Lease operating expenses include costs incurred to operate and maintain wells. These costs include, among others, workover expenses, operator fees, processing fees and insurance. Lease operating expense was as follows (in thousands except per Boe amounts):

 

     Three Months Ended
March 31,
     % Change
from 2010
 
     2011      2010      to 2011  

Recurring operating expenses

   $ 24,981       $ 18,166         38

Workover expenses

     7,426         11,469         (35 %) 
                    

Lease operating

   $ 32,407       $ 29,635         9
                    

Recurring operating expenses per Boe

   $ 10.67       $ 12.13         (12 %) 

Gulf of Mexico

     10.65         12.40         (14 %) 

North Sea

     11.07         10.01         11

Lease operating expense for the three months ended March 31, 2011 increased $2.8 million compared to the same period in 2010. The increase in recurring operating expense was primarily due to the new production from the Telemark Hub. The workover expenses during the three months ended March 31, 2011 were primarily due to hydrate remediation activities and hull repair work at our Atwater Valley 63 property and MC 711 properties, respectively. The workover expenses for the same period in 2010 were primarily due to hydrate remediation activities on our Canyon Express pipeline which enabled us to commence production at our Kings Peak (MC Block 217) well and to re-establish production from two wells at Aconcagua (MC Block 305). Per unit costs for the Gulf of Mexico decreased due to increased production. The per unit costs for the North Sea increased primarily due to the effect of fixed costs on slightly lower production volumes.

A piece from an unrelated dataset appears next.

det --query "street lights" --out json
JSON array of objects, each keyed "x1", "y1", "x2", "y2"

General and Administrative

General and administrative expenses are overhead-related expenses, including employee compensation, legal and accounting fees, insurance, and investor relations expenses. General and administrative expense was as follows:

 

     Three Months Ended      % Change  
     March 31,      from 2010  
     2011      2010      to 2011  

General and administrative (in thousands)

   $ 9,745       $ 11,509         (15 %) 

Per Boe

     4.16         7.69         (46 %) 

General and administrative expense in the first quarter of 2011 decreased $1.8 million compared to the first quarter of 2010. The decrease was primarily due to lower legal fees. The per-unit cost has decreased primarily due to increased production and reduced costs.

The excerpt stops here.